その壁を、現役医師である夏川草介の小説『エピクロスの処方箋』は、思いがけない角度から崩してくれます。舞台は京都の地域病院。大学病院のキャリアを自ら手放した内科医・哲郎が、老いと死と正面から向き合いながら、それでもなお「世界は案外悪くない」という温かな確信を積み重ねていく物語です。

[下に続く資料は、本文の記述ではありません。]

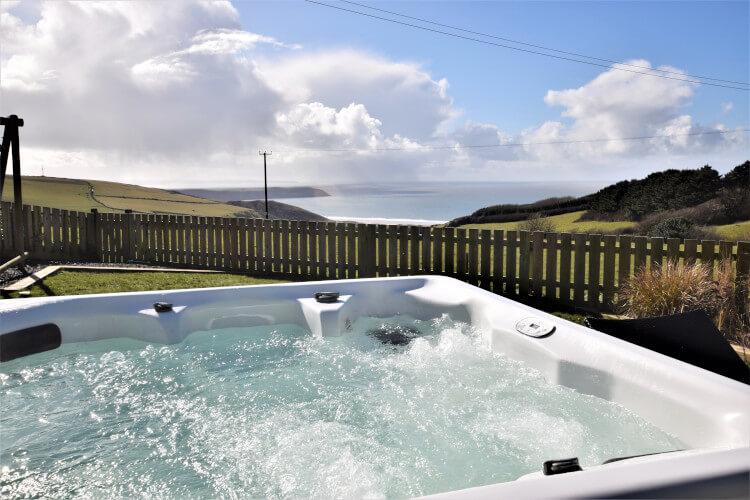 Hawthorne House hot tub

本作の第十のポイントが指し示すのは、病や死という不可避の悲劇に直面し、人間の無力さを思い知りながらも、他者との関わりの中に微かな希望やユーモアを見出そうとする、成熟したヒューマニズムの力です。
その視座は、職場でも家庭でも、意外なほど実用的です。部下との信頼をどう築くか、伝わるプレゼンとはどういうものか、家族とどう向き合うか。「世界に対する根源的な肯定」という哲学が、これらの悩みに静かに、しかし確実に答えを差し出してくれます。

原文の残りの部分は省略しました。